Goal of the exercise: Quote the records below in full, exactly as given, with the images taken out.

------------------------------------------------

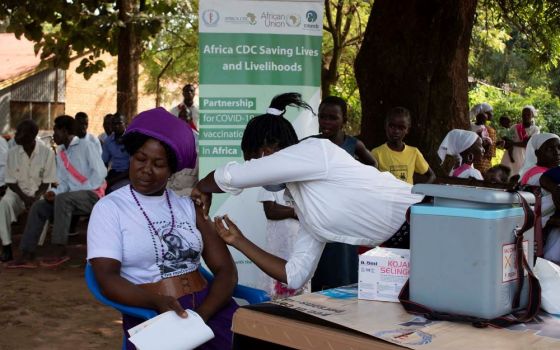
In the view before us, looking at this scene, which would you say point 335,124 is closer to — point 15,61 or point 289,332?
point 289,332

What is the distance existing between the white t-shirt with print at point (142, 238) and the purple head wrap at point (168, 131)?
0.24 meters

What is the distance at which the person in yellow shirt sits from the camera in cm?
574

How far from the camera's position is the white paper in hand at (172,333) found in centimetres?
262

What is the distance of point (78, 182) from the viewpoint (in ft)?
27.7

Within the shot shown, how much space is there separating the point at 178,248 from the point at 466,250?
1453mm

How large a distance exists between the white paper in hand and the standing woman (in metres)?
0.36

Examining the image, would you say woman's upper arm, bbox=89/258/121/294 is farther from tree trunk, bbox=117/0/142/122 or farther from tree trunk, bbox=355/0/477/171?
tree trunk, bbox=117/0/142/122

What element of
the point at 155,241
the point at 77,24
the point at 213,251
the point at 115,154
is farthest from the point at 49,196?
the point at 155,241

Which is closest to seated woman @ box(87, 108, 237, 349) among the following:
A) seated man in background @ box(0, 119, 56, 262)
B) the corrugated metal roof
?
seated man in background @ box(0, 119, 56, 262)

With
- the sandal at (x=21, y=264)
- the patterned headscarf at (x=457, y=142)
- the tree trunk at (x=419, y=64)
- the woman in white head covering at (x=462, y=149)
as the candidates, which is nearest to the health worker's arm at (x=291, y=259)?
the woman in white head covering at (x=462, y=149)

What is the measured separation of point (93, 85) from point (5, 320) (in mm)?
26724

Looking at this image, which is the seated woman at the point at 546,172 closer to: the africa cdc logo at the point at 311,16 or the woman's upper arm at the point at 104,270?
the africa cdc logo at the point at 311,16

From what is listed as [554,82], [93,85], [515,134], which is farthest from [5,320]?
[554,82]

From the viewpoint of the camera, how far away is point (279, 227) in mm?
4820
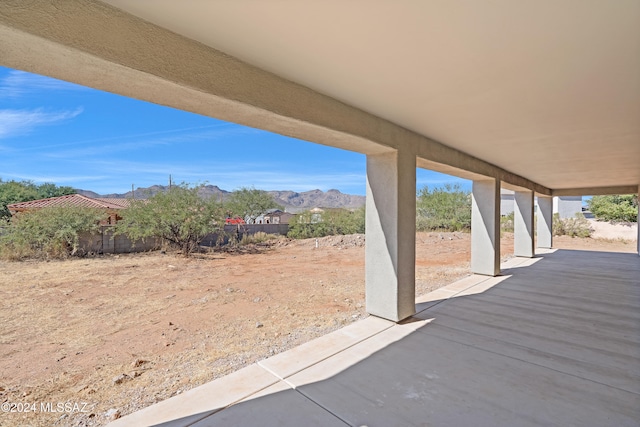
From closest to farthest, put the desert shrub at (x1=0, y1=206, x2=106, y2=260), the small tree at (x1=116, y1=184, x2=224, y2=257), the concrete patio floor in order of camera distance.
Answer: the concrete patio floor, the desert shrub at (x1=0, y1=206, x2=106, y2=260), the small tree at (x1=116, y1=184, x2=224, y2=257)

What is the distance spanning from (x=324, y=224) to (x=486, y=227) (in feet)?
38.0

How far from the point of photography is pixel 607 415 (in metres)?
1.92

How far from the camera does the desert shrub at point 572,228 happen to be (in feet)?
51.6

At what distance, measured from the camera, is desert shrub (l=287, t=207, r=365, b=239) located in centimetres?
1680

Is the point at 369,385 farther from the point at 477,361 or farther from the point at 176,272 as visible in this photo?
the point at 176,272

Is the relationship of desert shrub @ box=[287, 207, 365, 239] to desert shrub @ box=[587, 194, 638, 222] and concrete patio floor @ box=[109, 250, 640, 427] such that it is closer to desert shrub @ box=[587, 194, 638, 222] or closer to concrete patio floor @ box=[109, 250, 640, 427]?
concrete patio floor @ box=[109, 250, 640, 427]

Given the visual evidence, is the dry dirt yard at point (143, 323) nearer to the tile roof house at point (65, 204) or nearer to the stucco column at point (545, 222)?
the tile roof house at point (65, 204)

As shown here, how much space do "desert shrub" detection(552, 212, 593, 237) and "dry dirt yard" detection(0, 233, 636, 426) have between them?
11.6m

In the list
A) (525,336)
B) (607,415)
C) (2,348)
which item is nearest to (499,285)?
(525,336)

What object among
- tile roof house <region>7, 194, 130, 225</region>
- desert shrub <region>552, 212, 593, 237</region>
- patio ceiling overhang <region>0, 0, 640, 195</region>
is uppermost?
patio ceiling overhang <region>0, 0, 640, 195</region>

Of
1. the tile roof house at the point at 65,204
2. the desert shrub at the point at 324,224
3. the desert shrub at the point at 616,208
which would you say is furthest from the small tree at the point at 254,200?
the desert shrub at the point at 616,208

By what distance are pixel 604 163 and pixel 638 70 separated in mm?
4779

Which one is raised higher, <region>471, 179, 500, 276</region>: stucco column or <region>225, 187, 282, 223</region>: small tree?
<region>225, 187, 282, 223</region>: small tree

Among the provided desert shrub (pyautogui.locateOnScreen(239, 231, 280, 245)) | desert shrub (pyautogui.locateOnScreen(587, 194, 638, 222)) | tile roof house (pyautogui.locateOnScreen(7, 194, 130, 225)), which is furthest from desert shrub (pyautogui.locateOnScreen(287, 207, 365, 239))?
desert shrub (pyautogui.locateOnScreen(587, 194, 638, 222))
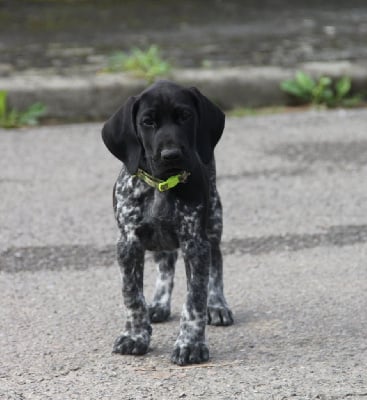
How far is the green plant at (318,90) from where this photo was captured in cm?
961

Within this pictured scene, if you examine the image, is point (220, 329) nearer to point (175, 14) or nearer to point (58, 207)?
point (58, 207)

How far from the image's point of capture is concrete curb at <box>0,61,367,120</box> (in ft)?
30.5

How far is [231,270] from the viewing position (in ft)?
19.9

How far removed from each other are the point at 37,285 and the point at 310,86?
4412 mm

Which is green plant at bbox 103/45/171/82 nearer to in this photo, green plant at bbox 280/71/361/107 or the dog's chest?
green plant at bbox 280/71/361/107

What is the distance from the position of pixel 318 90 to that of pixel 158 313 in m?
4.70

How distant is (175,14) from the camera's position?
12.4 m

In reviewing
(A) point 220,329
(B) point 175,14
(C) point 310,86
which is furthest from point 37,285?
(B) point 175,14

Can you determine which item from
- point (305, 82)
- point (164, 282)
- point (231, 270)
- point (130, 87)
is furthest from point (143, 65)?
point (164, 282)

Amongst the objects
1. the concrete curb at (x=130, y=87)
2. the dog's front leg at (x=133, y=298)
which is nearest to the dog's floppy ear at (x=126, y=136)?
the dog's front leg at (x=133, y=298)

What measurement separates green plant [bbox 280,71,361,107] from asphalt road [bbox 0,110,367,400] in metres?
0.32

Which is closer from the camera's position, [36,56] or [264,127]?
[264,127]

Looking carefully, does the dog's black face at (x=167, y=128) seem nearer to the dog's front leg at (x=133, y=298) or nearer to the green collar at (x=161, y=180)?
the green collar at (x=161, y=180)

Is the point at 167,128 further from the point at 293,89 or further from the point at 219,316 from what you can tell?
the point at 293,89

------------------------------------------------

Exercise answer:
In the view before us, looking at this scene, which would you say point 335,124 is closer to — point 15,61 or point 289,332?
point 289,332

What is the distance existing between the white t-shirt with print at point (142, 238) and the purple head wrap at point (168, 131)?
0.24 meters

What is the distance at which the person in yellow shirt sits from the camera in cm?
574

How far from the camera's position is the white paper in hand at (172,333) found in centimetres?
262

What is the distance of point (78, 182) from the viewpoint (in ft)?
27.7

Within the shot shown, how much space is there separating the point at 178,248 from the point at 466,250?
1453mm

How large a distance exists between the white paper in hand and the standing woman (in metres)?
0.36

Examining the image, would you say woman's upper arm, bbox=89/258/121/294 is farther from tree trunk, bbox=117/0/142/122 or farther from tree trunk, bbox=355/0/477/171?
tree trunk, bbox=117/0/142/122

What element of
the point at 155,241
the point at 77,24
the point at 213,251
the point at 115,154
is farthest from the point at 49,196?
the point at 155,241

Which is closest to seated woman @ box(87, 108, 237, 349) among the following:
A) seated man in background @ box(0, 119, 56, 262)
B) the corrugated metal roof
?
seated man in background @ box(0, 119, 56, 262)

With
- the sandal at (x=21, y=264)
- the patterned headscarf at (x=457, y=142)
- the tree trunk at (x=419, y=64)
- the woman in white head covering at (x=462, y=149)
as the candidates, which is nearest to the health worker's arm at (x=291, y=259)?
the woman in white head covering at (x=462, y=149)

What is the measured separation of point (93, 85) from point (5, 320) (in mm)?
26724

Looking at this image, which is the seated woman at the point at 546,172 closer to: the africa cdc logo at the point at 311,16 or the woman's upper arm at the point at 104,270?
the africa cdc logo at the point at 311,16

From what is listed as [554,82], [93,85], [515,134], which is farthest from [5,320]?
[554,82]

From the viewpoint of the camera, how far away is point (279, 227) in mm?
4820
From closest to farthest, put the desert shrub at (x1=0, y1=206, x2=106, y2=260), the small tree at (x1=116, y1=184, x2=224, y2=257), the concrete patio floor in order of camera distance.
Answer: the concrete patio floor, the desert shrub at (x1=0, y1=206, x2=106, y2=260), the small tree at (x1=116, y1=184, x2=224, y2=257)

What is the distance spanning from (x=324, y=224) to (x=486, y=227) (in feet)?
38.0

How far from the point of photography is pixel 607 415 (in metres)?
1.92

How far from the camera does the desert shrub at point 572,228 happen to be (in feet)?
51.6

At what distance, measured from the camera, is desert shrub (l=287, t=207, r=365, b=239) located in centimetres?
1680

Is the point at 369,385 farther from the point at 477,361 or farther from the point at 176,272 as visible in this photo?
the point at 176,272

Is the relationship of desert shrub @ box=[287, 207, 365, 239] to desert shrub @ box=[587, 194, 638, 222] and concrete patio floor @ box=[109, 250, 640, 427] such that it is closer to desert shrub @ box=[587, 194, 638, 222] or closer to concrete patio floor @ box=[109, 250, 640, 427]?
concrete patio floor @ box=[109, 250, 640, 427]

Given the visual evidence, is the dry dirt yard at point (143, 323) nearer to the tile roof house at point (65, 204) or nearer to the stucco column at point (545, 222)?
the tile roof house at point (65, 204)

As shown here, how much space do "desert shrub" detection(552, 212, 593, 237) and "dry dirt yard" detection(0, 233, 636, 426) have between them?
11.6m

In the list
A) (525,336)
B) (607,415)
C) (2,348)
which item is nearest to (499,285)?
(525,336)

What object among
- tile roof house <region>7, 194, 130, 225</region>
- desert shrub <region>552, 212, 593, 237</region>
- patio ceiling overhang <region>0, 0, 640, 195</region>
is uppermost?
patio ceiling overhang <region>0, 0, 640, 195</region>

Of
1. the tile roof house at the point at 65,204
2. the desert shrub at the point at 324,224
3. the desert shrub at the point at 616,208
which would you say is furthest from the small tree at the point at 254,200?
the desert shrub at the point at 616,208

By what distance are pixel 604 163 and pixel 638 70 separated in mm?
4779

Which one is raised higher, <region>471, 179, 500, 276</region>: stucco column or <region>225, 187, 282, 223</region>: small tree?
<region>225, 187, 282, 223</region>: small tree

Among the provided desert shrub (pyautogui.locateOnScreen(239, 231, 280, 245)) | desert shrub (pyautogui.locateOnScreen(587, 194, 638, 222)) | tile roof house (pyautogui.locateOnScreen(7, 194, 130, 225)), which is furthest from desert shrub (pyautogui.locateOnScreen(287, 207, 365, 239))?
desert shrub (pyautogui.locateOnScreen(587, 194, 638, 222))
How far is the green plant at (318,90) from where this photo was captured in cm?
961

Within this pictured scene, if you examine the image, is point (220, 329) nearer to point (175, 14) or nearer to point (58, 207)?
point (58, 207)

How far from the image's point of capture is concrete curb at <box>0,61,367,120</box> (in ft)?
30.5

How far is [231,270] from the viewing position (in ft)?
19.9

How far removed from each other are the point at 37,285 and the point at 310,86?
4412 mm

Which is green plant at bbox 103/45/171/82 nearer to in this photo, green plant at bbox 280/71/361/107 or the dog's chest?
green plant at bbox 280/71/361/107

What is the distance from the position of pixel 318 90 to that of pixel 158 313 in m?
4.70

How distant is (175,14) from the camera's position?
12.4 m

In reviewing
(A) point 220,329
(B) point 175,14
(C) point 310,86
which is furthest from point 37,285?
(B) point 175,14

Can you determine which item from
- point (305, 82)
- point (164, 282)
- point (231, 270)
- point (130, 87)
is furthest from point (143, 65)?
point (164, 282)

Amongst the objects
1. the concrete curb at (x=130, y=87)
2. the dog's front leg at (x=133, y=298)
which is nearest to the dog's floppy ear at (x=126, y=136)?
the dog's front leg at (x=133, y=298)

What measurement separates green plant [bbox 280,71,361,107] from asphalt road [bbox 0,110,367,400] in metres?
0.32

Which is closer from the camera's position, [36,56] or [264,127]?
[264,127]

Looking carefully, does the dog's black face at (x=167, y=128) seem nearer to the dog's front leg at (x=133, y=298) or nearer to the green collar at (x=161, y=180)?
the green collar at (x=161, y=180)

Is the point at 167,128 further from the point at 293,89 or further from the point at 219,316 from what you can tell?
the point at 293,89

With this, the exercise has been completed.